Exercise: Every line of the material is to be quoted verbatim, minus the pictures.

Working data:
■ ■ ■ ■ ■ ■ ■
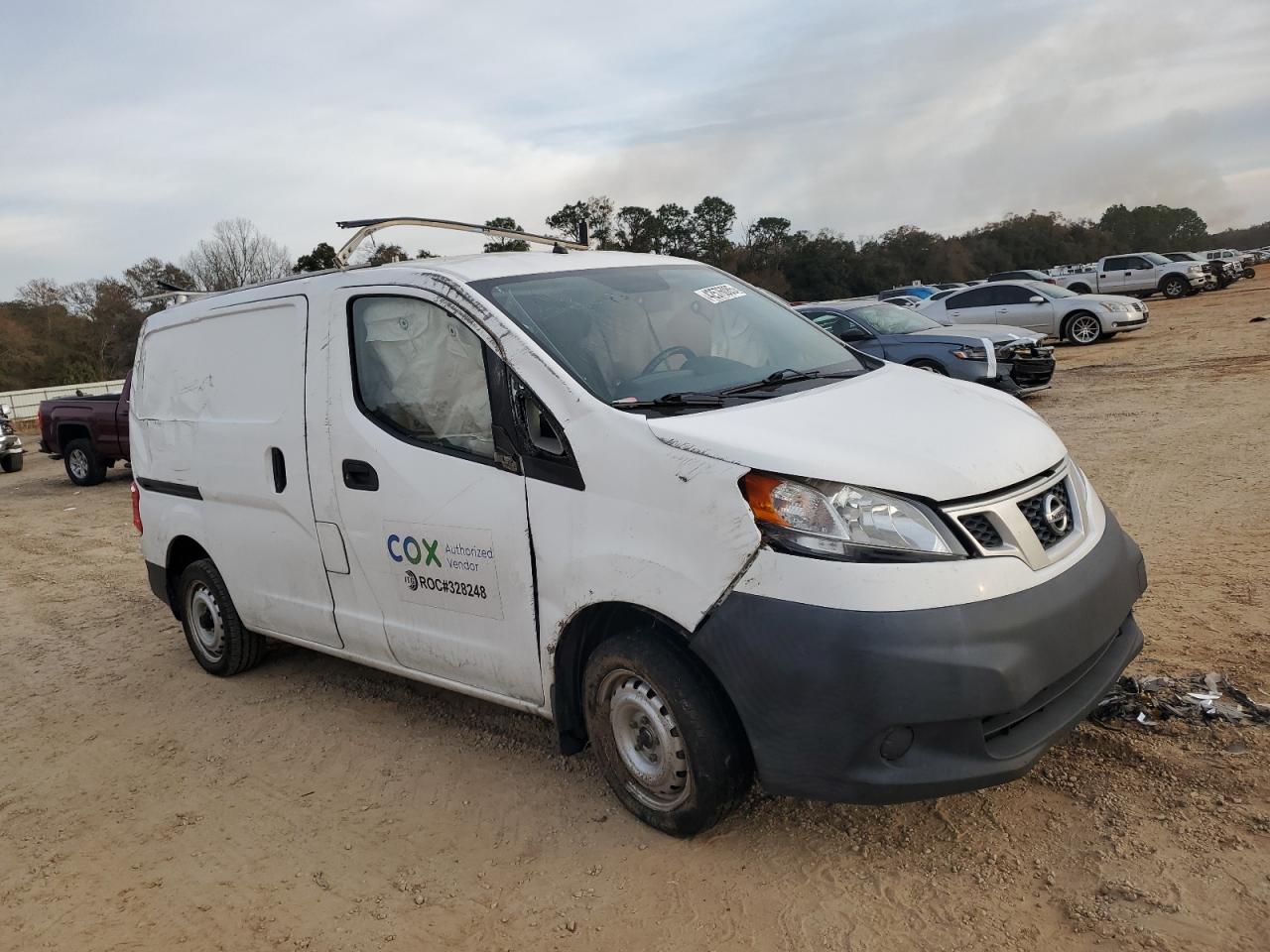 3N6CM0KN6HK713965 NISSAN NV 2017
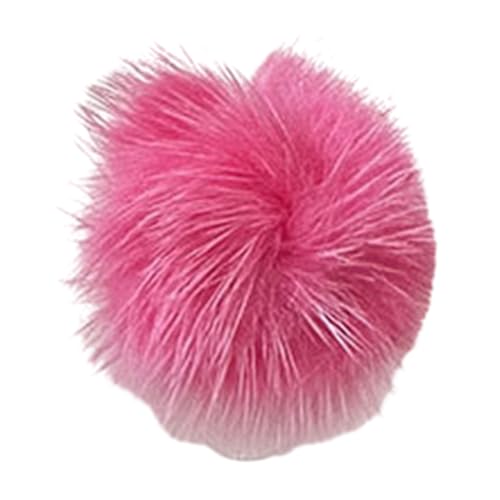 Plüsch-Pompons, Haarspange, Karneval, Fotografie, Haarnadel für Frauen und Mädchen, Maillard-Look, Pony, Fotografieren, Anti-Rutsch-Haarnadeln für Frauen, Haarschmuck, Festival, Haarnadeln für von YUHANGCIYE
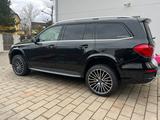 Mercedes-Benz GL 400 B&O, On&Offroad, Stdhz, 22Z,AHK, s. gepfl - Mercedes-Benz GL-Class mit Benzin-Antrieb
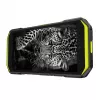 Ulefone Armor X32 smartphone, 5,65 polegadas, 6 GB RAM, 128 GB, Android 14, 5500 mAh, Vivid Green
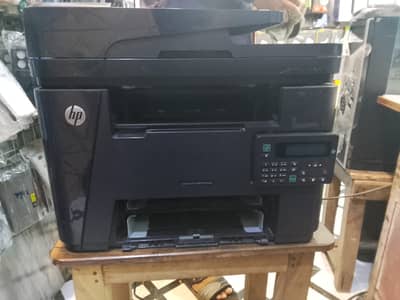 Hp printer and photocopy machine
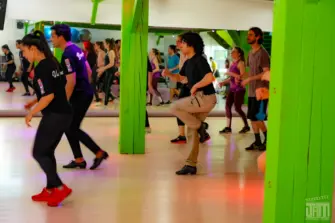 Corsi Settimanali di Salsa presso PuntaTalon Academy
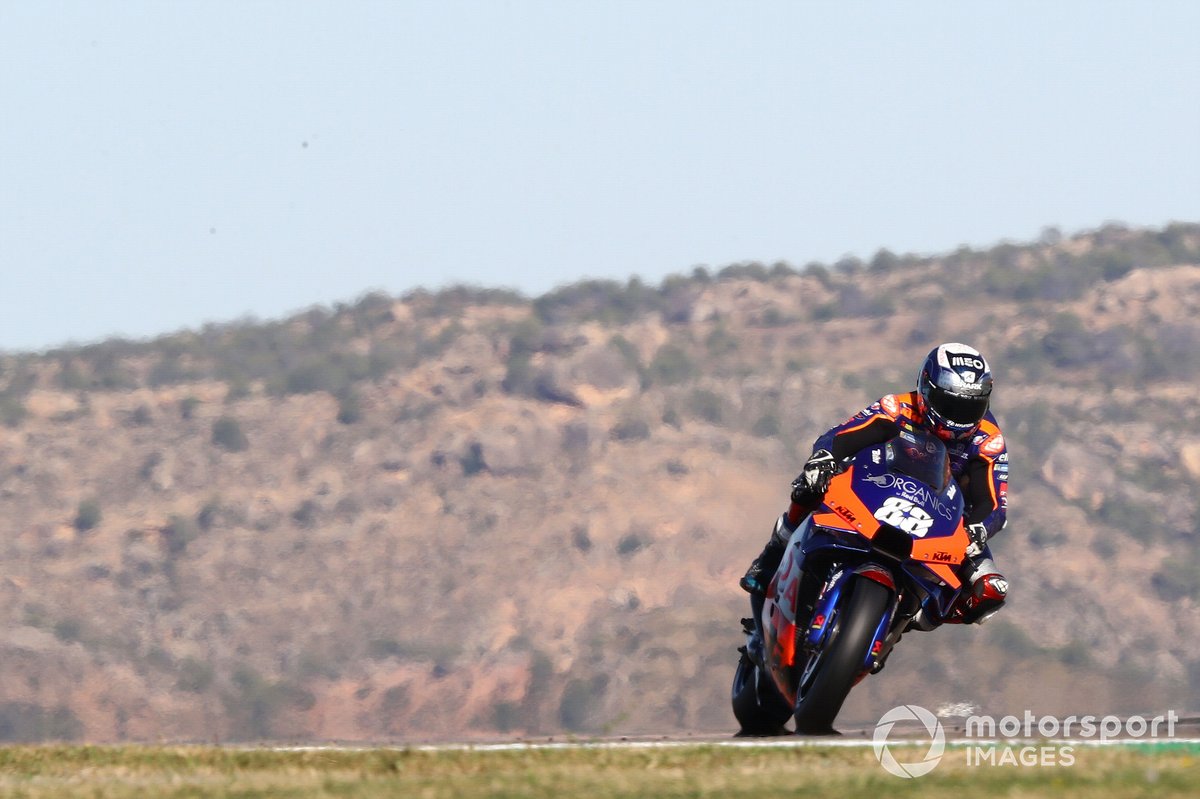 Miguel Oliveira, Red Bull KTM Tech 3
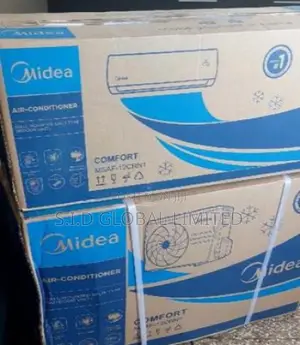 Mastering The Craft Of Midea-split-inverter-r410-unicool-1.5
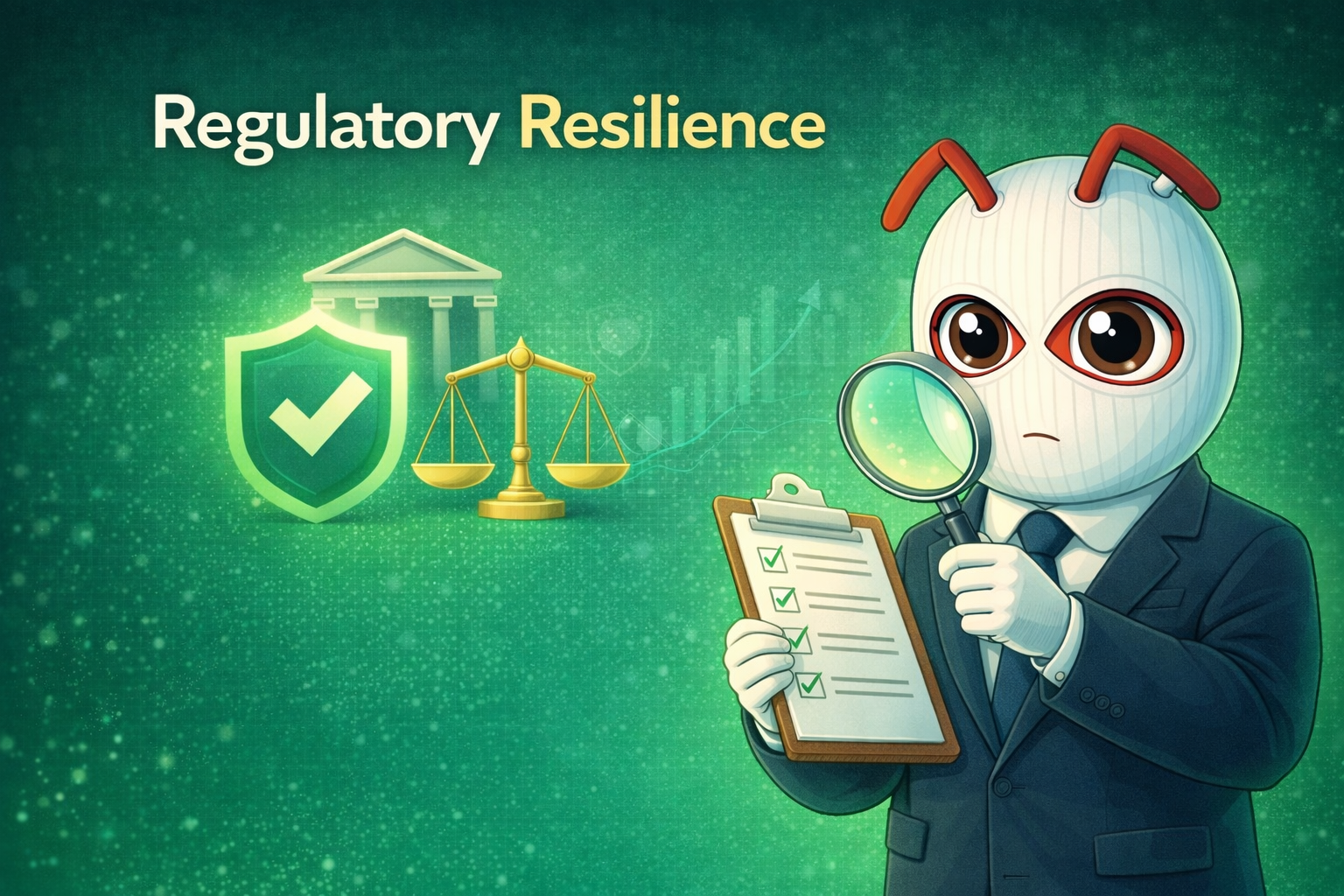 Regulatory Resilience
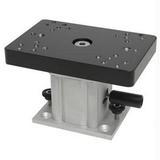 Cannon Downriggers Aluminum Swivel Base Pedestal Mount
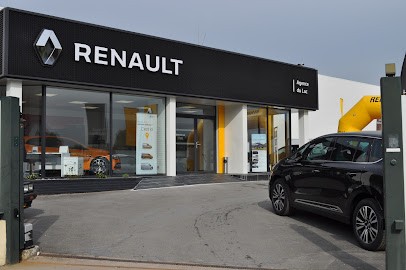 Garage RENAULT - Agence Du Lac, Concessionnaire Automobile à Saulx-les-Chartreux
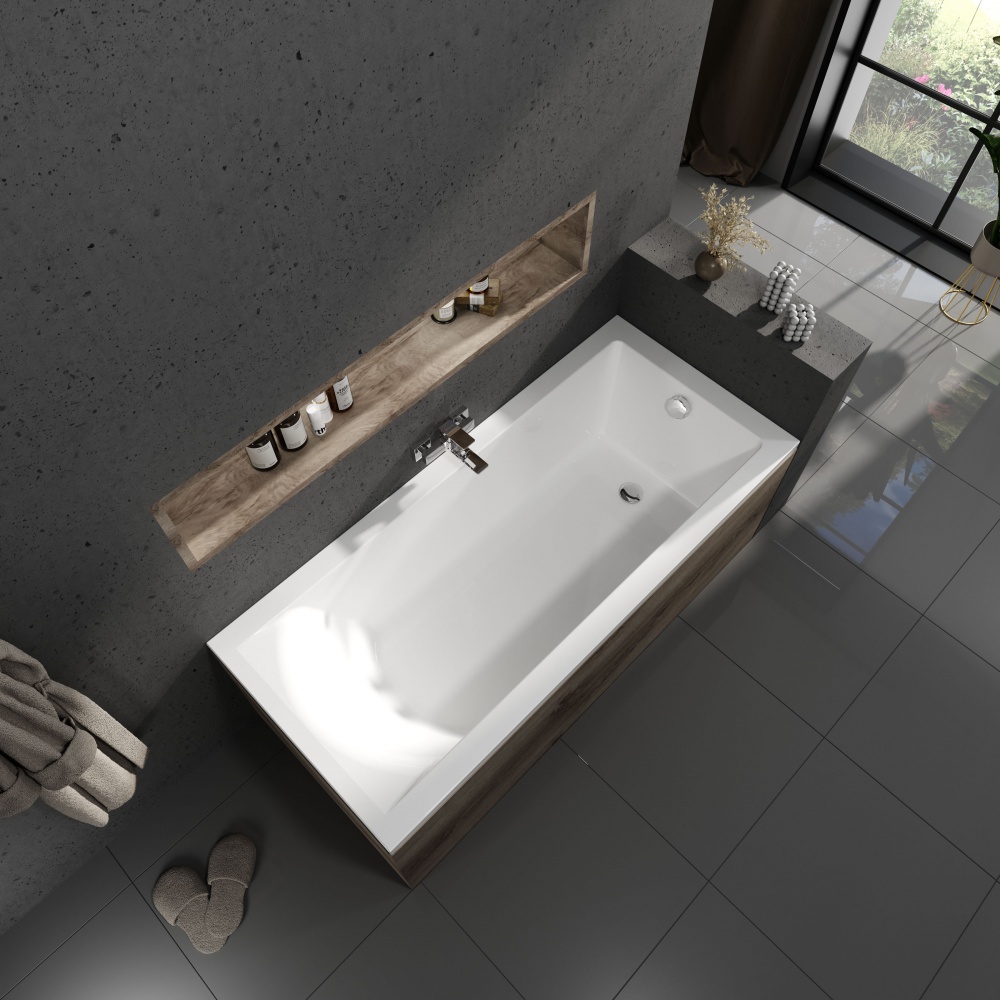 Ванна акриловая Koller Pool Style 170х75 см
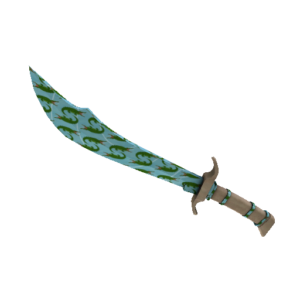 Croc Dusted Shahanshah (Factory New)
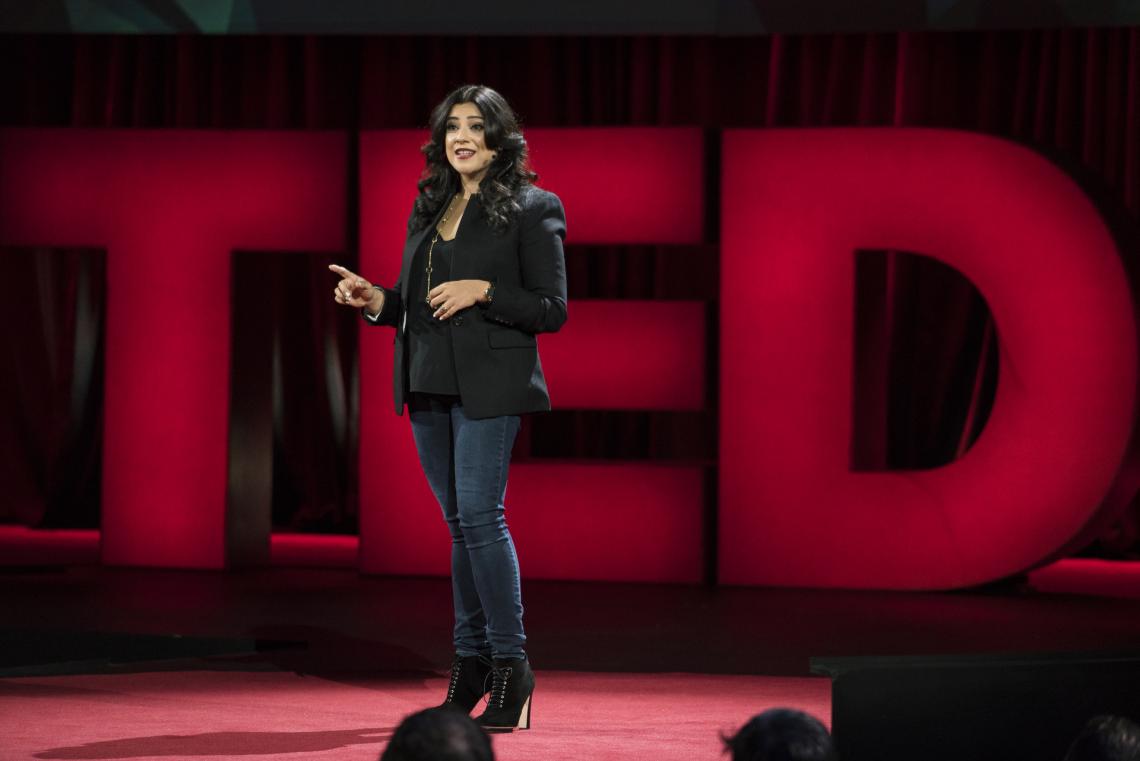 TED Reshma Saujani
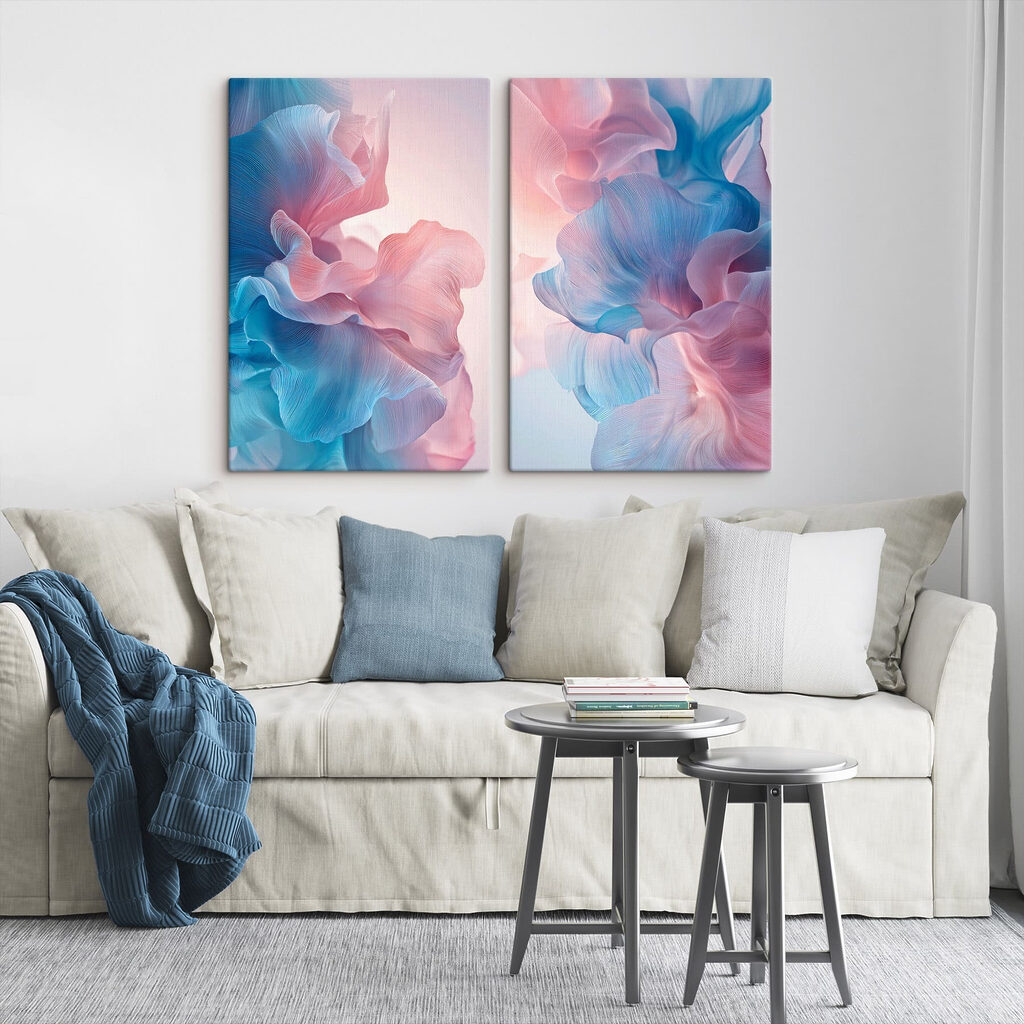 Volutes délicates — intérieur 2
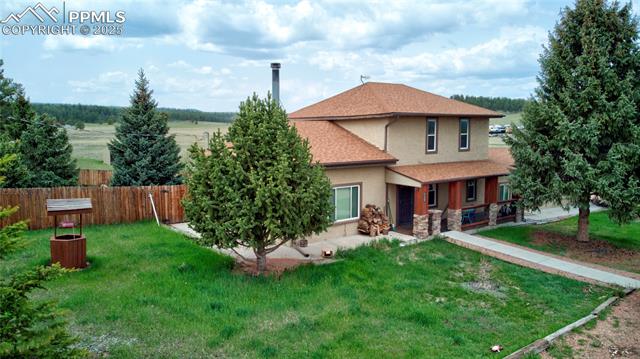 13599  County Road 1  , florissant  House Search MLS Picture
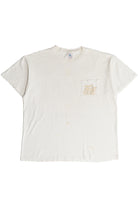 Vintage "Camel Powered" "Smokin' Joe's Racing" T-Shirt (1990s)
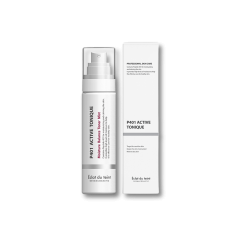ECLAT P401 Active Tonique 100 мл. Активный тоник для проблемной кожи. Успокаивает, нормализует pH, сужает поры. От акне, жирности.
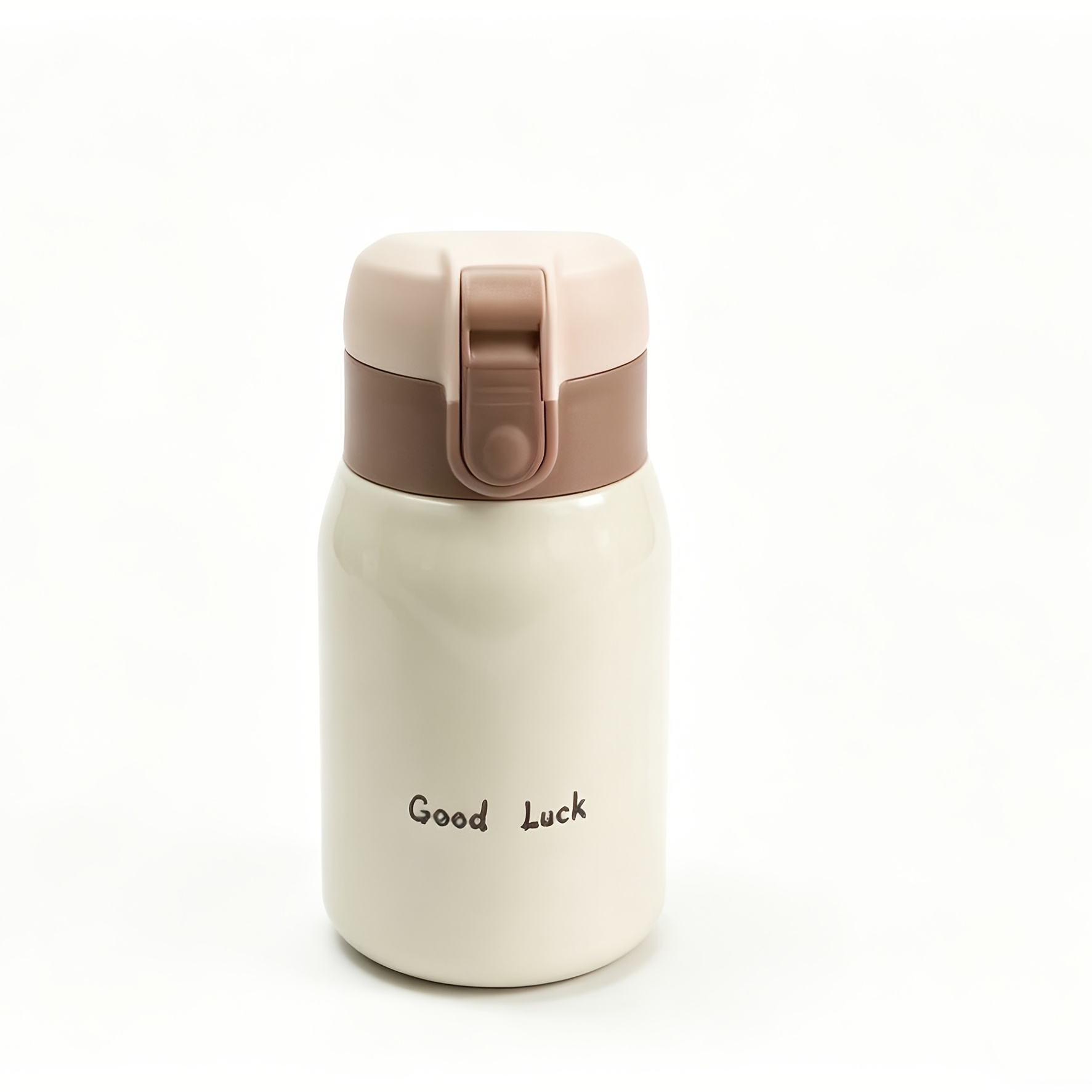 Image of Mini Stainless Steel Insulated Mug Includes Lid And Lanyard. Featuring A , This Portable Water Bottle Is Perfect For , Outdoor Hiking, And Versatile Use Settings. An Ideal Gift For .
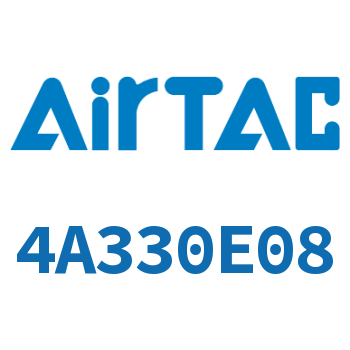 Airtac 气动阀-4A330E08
■ ■ ■ ■ ■ ■ ■
Task output:
 3N6CM0KN6HK713965 NISSAN NV 2017
 Plüsch-Pompons, Haarspange, Karneval, Fotografie, Haarnadel für Frauen und Mädchen, Maillard-Look, Pony, Fotografieren, Anti-Rutsch-Haarnadeln für Frauen, Haarschmuck, Festival, Haarnadeln für von YUHANGCIYE
 Mercedes-Benz GL 400 B&O, On&Offroad, Stdhz, 22Z,AHK, s. gepfl - Mercedes-Benz GL-Class mit Benzin-Antrieb
 Ulefone Armor X32 smartphone, 5,65 polegadas, 6 GB RAM, 128 GB, Android 14, 5500 mAh, Vivid Green
 Hp printer and photocopy machine
 Corsi Settimanali di Salsa presso PuntaTalon Academy
 Miguel Oliveira, Red Bull KTM Tech 3
 Mastering The Craft Of Midea-split-inverter-r410-unicool-1.5
 Regulatory Resilience
 Cannon Downriggers Aluminum Swivel Base Pedestal Mount
 Garage RENAULT - Agence Du Lac, Concessionnaire Automobile à Saulx-les-Chartreux
 Ванна акриловая Koller Pool Style 170х75 см
 Croc Dusted Shahanshah (Factory New)
 TED Reshma Saujani
 Volutes délicates — intérieur 2
 13599  County Road 1  , florissant  House Search MLS Picture
 Vintage "Camel Powered" "Smokin' Joe's Racing" T-Shirt (1990s)
ECLAT P401 Active Tonique 100 мл. Активный тоник для проблемной кожи. Успокаивает, нормализует pH, сужает поры. От акне, жирности.
 Image of Mini Stainless Steel Insulated Mug Includes Lid And Lanyard. Featuring A , This Portable Water Bottle Is Perfect For , Outdoor Hiking, And Versatile Use Settings. An Ideal Gift For .
 Airtac 气动阀-4A330E08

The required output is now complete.